Sequence an is defined recursively:
$a_1 = 2$
$a_{n + 1} = {a_n}^2 - a_n + 1$
Prove that $a_i$ and $a_j$, $i \neq j$ are relatively prime.
Hint: Prove that $a_{n + 1} = a_1 a_2 \ldots a_n + 1$ and use Euclid’s theorem.
I came across this on Topcoder algorithm tutorial.I know the proof might be easy but I tried to solve it by creating more terms $ a_{n + 2}, a_{n + 3}$ by substituting $a_{n + 1}$ but that doesn't leads to proof.
On
We use part of the hint.
Using induction, it's a matter of making some substitutions and basic algebra to get that $$a_{n+1} = a_1\cdots a_n + 1.$$
Now, notice that it is enough to prove that given $n\in\Bbb N$, for each $1\leq k\lt n$, $a_k$ and $a_n$ are relatively prime. We proceed to do so.

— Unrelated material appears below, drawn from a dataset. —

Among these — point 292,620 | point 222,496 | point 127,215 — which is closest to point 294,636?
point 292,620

For $1\leq j\lt n$ define $$\hat{a}_{n,j} = \frac{a_1\cdots a_n}{a_j}.$$
It's know that $$\gcd(a_n,a_j) = \min\{xa_n + ya_j : \text{$x,y\in \Bbb Z$ and $xa_n + ya_j\gt 0$}\}.$$
Pick $n\in\Bbb N$ and $1\leq j\lt n$. Since $$1=a_n - \hat{a}_{n-1,j} a_j\in \{xa_n + ya_j : x,y\in \Bbb Z\}$$ it should be that $\gcd(a_n,a_j) = 1$.
On
Hint $\ $ More generally, suppose we iterate $\,f(x),\,$ a polynomial with integer coefficents that further satisfies the conditions that $\,f(0) = 1 = f(1)\,\ \ $ [yours is $\,f(x) = x^2 - x + 1\,$]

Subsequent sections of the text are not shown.